[数据列表]

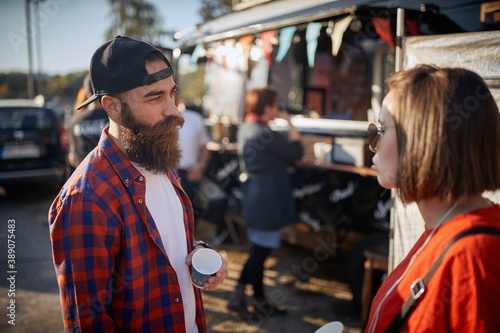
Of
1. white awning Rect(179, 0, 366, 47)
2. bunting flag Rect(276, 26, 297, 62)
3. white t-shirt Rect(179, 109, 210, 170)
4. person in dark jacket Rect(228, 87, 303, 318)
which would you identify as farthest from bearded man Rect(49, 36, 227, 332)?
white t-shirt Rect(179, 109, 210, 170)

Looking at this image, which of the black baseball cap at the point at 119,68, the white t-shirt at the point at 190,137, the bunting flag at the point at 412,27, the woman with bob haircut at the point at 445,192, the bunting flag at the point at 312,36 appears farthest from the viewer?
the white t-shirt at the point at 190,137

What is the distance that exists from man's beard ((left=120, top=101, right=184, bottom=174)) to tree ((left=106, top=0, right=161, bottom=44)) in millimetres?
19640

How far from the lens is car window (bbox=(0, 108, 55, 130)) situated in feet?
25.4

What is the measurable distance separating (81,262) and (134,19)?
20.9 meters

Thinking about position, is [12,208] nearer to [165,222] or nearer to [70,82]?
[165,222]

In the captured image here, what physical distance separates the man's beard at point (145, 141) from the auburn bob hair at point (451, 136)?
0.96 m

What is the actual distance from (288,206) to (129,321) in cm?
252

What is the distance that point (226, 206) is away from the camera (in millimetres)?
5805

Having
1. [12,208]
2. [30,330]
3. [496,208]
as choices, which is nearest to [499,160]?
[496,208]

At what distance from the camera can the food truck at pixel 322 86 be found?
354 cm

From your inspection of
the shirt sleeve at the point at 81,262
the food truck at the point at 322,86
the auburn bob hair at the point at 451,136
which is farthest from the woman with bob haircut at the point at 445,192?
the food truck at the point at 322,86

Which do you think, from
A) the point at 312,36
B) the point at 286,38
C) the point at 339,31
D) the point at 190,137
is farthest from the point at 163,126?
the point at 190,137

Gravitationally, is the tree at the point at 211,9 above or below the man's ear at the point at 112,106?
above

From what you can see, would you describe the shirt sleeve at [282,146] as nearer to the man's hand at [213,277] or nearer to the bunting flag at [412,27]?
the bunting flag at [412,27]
==
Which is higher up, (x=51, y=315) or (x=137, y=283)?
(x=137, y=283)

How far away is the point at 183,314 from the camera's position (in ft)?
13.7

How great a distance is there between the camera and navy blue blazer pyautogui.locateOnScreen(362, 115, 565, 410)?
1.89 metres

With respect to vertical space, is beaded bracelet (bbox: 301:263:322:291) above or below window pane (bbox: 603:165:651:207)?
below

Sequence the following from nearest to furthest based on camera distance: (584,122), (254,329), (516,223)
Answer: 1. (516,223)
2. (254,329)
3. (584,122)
==
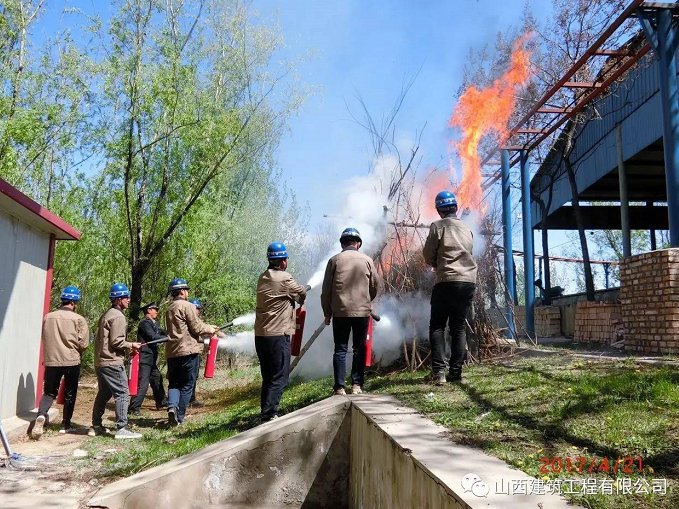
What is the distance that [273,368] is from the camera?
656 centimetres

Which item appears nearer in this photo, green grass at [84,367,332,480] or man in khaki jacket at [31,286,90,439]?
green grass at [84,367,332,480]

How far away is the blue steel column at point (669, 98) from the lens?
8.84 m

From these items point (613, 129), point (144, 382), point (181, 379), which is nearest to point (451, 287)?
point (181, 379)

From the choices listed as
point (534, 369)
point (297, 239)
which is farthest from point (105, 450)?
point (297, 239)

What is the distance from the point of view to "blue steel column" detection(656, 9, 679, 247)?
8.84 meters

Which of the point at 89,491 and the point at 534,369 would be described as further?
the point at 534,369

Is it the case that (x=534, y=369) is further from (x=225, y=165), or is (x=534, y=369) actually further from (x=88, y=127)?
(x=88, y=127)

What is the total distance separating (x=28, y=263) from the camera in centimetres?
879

## [任务说明]
把记录中含有单词“auburn”的每一行都收集起来并照抄出来，注意区分大小写。

## [练习结果]
In the captured image here, what physical distance separates the man's beard at point (145, 141) from the auburn bob hair at point (451, 136)?
the auburn bob hair at the point at 451,136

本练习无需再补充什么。